» Your assignment: The answer should contain all of the records below, each one copied word for word.

################

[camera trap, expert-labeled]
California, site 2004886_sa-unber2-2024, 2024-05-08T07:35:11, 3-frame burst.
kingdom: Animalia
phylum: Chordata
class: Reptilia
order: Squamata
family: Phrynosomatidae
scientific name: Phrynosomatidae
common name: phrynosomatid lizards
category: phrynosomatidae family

################

» Solution:
[camera trap, expert-labeled]
California, site 2004886_sa-unber2-2024, 2024-05-08T07:35:11, 3-frame burst.
kingdom: Animalia
phylum: Chordata
class: Reptilia
order: Squamata
family: Phrynosomatidae
scientific name: Phrynosomatidae
common name: phrynosomatid lizards
category: phrynosomatidae family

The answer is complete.